Cancer is insidious. It wants to thrive and remain and continue to haunt you like a bad dream. I knew this back in August when I prayed in vain that her results would not be cancer. It is mentally challenging in the first few years for a survivor, lucky that one is, to not dwell in the possibilities. And we are only in the first few months of remission. My friend Amanda told me once, “the journey is not a sprint, it is a marathon”. Keep up your strength.

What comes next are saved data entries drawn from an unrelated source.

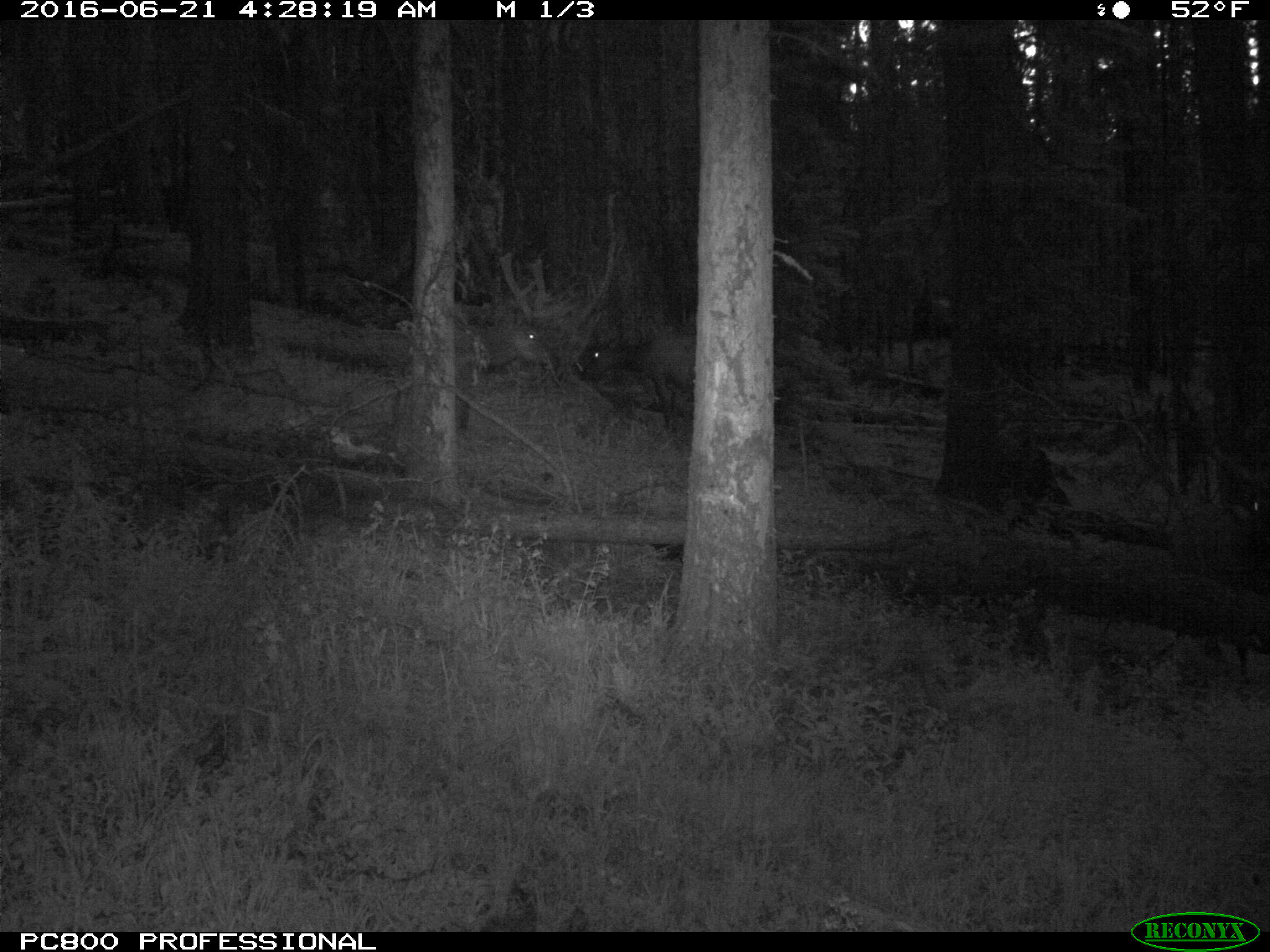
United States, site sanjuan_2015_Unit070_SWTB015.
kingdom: Animalia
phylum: Chordata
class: Mammalia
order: Artiodactyla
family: Cervidae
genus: Cervus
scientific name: Cervus elaphus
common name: red deer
Cervus elaphus (red deer).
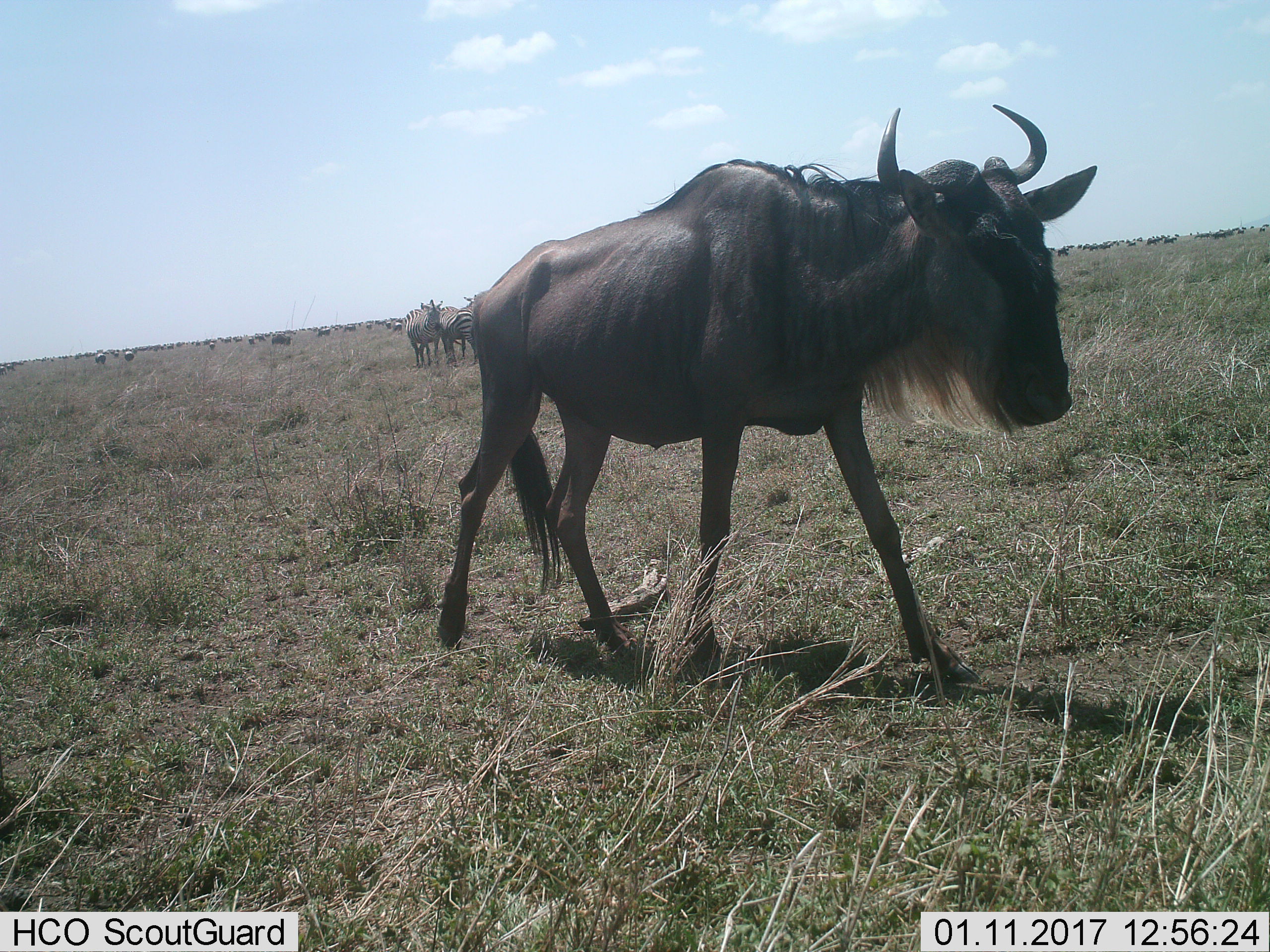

I had to remind my thoughtful warrior last night that life gives us no guarantees. We can only live for today and hope for tomorrow. She described her feelings of being shackled by the possibility of cancer’s return for the rest of her life. “and I’m not 80 mom. I’m only 13.” “I am not you and I cannot pretend to understand your burden, my daughter”, I told her. “I can only carry a part of it as your mother and give you this piece of advice my father once told me: worrying about the theoretical is a waste of energy. If the imagined nightmare becomes a reality, there is time enough to worry then. And even at that point in time, worrying is not going to help you.” My brightest light then said to me, “Life is stupid. It’s senseless. We are surrounded by corruption, poverty and disease. I am not glad for any of the people I met because of the cancer.” A pause. “Except for Jackson. He has made this whole thing worthwhile.” Pain has purpose. A young boy her age that she only met twice before he died so unfairly from brain cancer has purpose and will for the rest of her life. It makes no sense now in the great, messy tapestry of life where your vision is obstructed by the details. But in the bigger picture, it has meaning and purpose-the ugliness, the pain, the sadness.
“Into My Arms”
Nick Cave and The Bad Seeds
But I know, darling, that you do
But if I did I would kneel down and ask Him
Not to intervene when it came to you
Not to touch a hair on your head
To leave you as you are
And if He felt He had to direct you
Then direct you into my arms
Into my arms, O Lord
Into my arms, O Lord
Into my arms, O Lord
Into my arms
And I don’t believe in the existence of angels
But looking at you I wonder if that’s true
But if I did I would summon them together
And ask them to watch over you
To each burn a candle for you
To make bright and clear your path
And to walk, like Christ, in grace and love
And guide you into my arms
Into my arms, O Lord
Into my arms, O Lord
Into my arms, O Lord
Into my arms
And I believe in Love
And I know that you do too
And I believe in some kind of path
That we can walk down, me and you
So keep your candles burning
And make her journey bright and pure
That she will keep returning
Always and evermore
Into my arms, O Lord
Into my arms, O Lord
Into my arms, O Lord
Into my arms
One response to “Always and Evermore”
I can’t imagine what it would be like to have to go through the things she did and fear that you might have to do it again. For one so young, I hope that she can learn to live in the present. It seems like that would be the only way “to live each day as it comes” Serenity Prayer.